Deployment - Assess the risk

Back to Unsung Developer Thoughts

In an ideal scenario, deployments should be painless. However, some deployments are always going to be risky. You’ll see the upcoming change and have that knot in your gut. You’ll hear the voice saying “what about this and this and this and this?” I don’t think that entirely goes away. There’s always something that can go wrong, but ideally you’ll be prepared for it.

This section attempts to help you assess the risk of a deployment and hopefully start you on the path to identifying precautions.

What’s the reasonable worst case scenario?

You should try to identify what could potentially go wrong with the deployment. Yes, quantum mechanics says that any deployment could potentially drop your database, but if your change has zero possibility of executing a DROP or DELETE command it’s not reasonable. This process asks you to be familiar with not only your change, but also the project you’re working on. You may need to ask another developer for their advice if you’re new to the project.

If your deployment involves updating a large amount of data, a potential worst case scenario is that all the data is updated incorrectly. The next step is to identify what would need to happen to recover from that? Is it restoring from a backup? If so, then maybe your deployment should start with creating a backup.

Or maybe you’re changing your SECRET_KEY. A potential worst case scenario might be that you’d invalidate all your sessions or signed tokens, requiring every user to re-authenticate.

This process asks you to think outside the box and contemplate how problems can occur. From there, you’ll need to see where it falls on the mild-inconvenience to catastrophe scale. The worse a problem is, the more likely you should test the deployment and prepare mitigations before the deployment.

Where will the most likely errors occur?

A similar exercise is to identify the most likely error scenarios. This focuses on the probability of a problem rather than the scale of the problem. Perhaps you manage an application with hundreds of configuration options, resulting in tens of thousands of permutations.
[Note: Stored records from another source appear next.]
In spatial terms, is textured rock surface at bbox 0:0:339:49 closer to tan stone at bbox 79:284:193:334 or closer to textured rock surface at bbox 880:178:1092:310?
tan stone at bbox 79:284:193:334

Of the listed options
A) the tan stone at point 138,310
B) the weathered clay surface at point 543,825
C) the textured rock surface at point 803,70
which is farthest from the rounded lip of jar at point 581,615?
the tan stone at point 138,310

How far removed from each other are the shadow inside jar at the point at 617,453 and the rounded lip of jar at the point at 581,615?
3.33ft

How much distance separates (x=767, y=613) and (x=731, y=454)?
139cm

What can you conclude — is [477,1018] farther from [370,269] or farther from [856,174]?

You may not have 100% test coverage of every configuration combination. If your change involves modifying a single option, it’s certainly possible that a customer is using an obscure configuration that break because of this change. The goal is to determine how likely that possibility is and how bad that problem could be.

Depending on your answers, the result may be to move forward with the deployment as designed. Or perhaps you need to do some additional testing. Everything is a balancing act. Gather the information you can find and make the best decision possible right now.

Does the change impact customers?

When assessing the risk of a deployment, you need to consider the impacted parties. The more important that party is, the higher the risk of the change. If your change is to a reporting tool that only you use then it’s a pretty small risk. If your change is to the account creation flow for your application, that’s a major risk. You can’t acquire new customers if they can’t sign up.

Sometimes changes don’t impact customers, but they do impact coworkers or colleagues. Think about the extent of the problems you could potentially cause them and what their role is. You never want to cause frustration for a coworker except for maybe Tim, he’s a bit sheisty. But it can and does happen. The more consideration you do up front, the more likely you are to test and evaluate your changes appropriately.